Plaintiff transferred his suit land by three sale deeds to defendant 3 by registered sale deed and on the same date of execution another deed of re conveyance. Defendant 3 promised to re convey the suit land to the plaintiff or his heirs on receipt of Tk 6000 any time within 30 Chaitra of any year thereafter the plaintiff offered TK 6000 first to defendant 3 and then to defendant 1and 2 and requested them for return of the suit land but they denied to so, so the plaintiff was constrained to institute the suit The defendant argued that the deed of Ekranama was not executed and was not registered by def 3. They had no knowledge of Ekranama. 

Issue: 

Whether the deed of Ekranama true or false.

Whether he is entitled to remedy under the TP Act, 1882.

Rule of Law:

Section 59 and 60 of the Registration Act, 1908.

Section 67,68, 115 of evidence Act, 1872.

Section 95 and 95 (A) of SAT Act, 1950.

Section -41 of the TP Act, 1882. 

Case Referred:  

1) Bhagwan vs Ujagar AIR P.C 1928

2) Nainsukhdas vs Gowardhandas AIR Nagpur 110



Application of the case:

 It was argued by the defendant no 2 and 3 that they had no knowledge of the existence of the said deed of Ekranama.
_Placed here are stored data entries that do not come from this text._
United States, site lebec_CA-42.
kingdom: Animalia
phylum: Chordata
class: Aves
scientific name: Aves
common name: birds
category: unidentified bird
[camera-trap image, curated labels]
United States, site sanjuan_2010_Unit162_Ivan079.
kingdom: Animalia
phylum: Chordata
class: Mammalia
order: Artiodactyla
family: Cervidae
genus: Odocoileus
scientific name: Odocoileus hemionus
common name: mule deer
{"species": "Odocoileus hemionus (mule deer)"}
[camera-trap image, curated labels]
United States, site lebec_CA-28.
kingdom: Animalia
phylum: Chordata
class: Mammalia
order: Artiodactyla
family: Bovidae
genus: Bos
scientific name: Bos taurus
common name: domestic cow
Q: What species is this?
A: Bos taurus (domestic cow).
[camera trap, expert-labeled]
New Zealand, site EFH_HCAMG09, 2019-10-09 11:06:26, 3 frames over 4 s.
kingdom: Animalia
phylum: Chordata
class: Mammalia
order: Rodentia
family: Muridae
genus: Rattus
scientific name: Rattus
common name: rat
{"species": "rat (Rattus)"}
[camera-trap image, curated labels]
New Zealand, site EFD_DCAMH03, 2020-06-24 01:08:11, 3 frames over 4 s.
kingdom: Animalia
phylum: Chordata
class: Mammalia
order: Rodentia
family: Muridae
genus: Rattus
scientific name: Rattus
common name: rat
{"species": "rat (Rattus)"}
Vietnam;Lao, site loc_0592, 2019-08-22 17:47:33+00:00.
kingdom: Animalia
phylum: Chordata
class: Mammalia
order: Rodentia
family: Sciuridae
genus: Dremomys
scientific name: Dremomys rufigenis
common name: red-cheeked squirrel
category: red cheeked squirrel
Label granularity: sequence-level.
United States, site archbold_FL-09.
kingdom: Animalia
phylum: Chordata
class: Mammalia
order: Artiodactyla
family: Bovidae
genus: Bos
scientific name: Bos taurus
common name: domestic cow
They had purchased the suit land from def 3 on different times with the knowledge and consent of the plaintiff .The plaintiff attested the sale deed. They Claimed that the transaction between the Plaintiff and def 3 is out and out sale .They claimed themselves to be bona fide purchasers for value without notice of the Ekranama 

It was decreed by the trial court and directed the defendants to deliver the possession of the suit land in favor of the plaintiff within 30 days. The defendant appealed against the decree and appeal court set aside the judgment and decree of the trial court and dismissed the suit. Being aggrieved by the decree of appellate authority the present petitioners moved this court for revision under section 115 of CPC. 

Court applying the rules and principles of the two landmark cases Bhagwan and Nainsukhdas  directed that as the defendants could not place before the court the proper evidence of not being the Ekranama is false one. The court examined and cross examined the witness and evidence of the Ekranama.

Judgment:

 The court held that the Ekranama in fact constitute an usufructuary mortgage not exceeding seven years and that the defendant 1 and 2 were aware of the Ekranama. So the plaintiff is entitled to get restoration of possession of the suit land from the defendant no 2 and 3.

Conclusion:

When one becomes aware about the ekranama , he is to fail to get remedy under the court of law.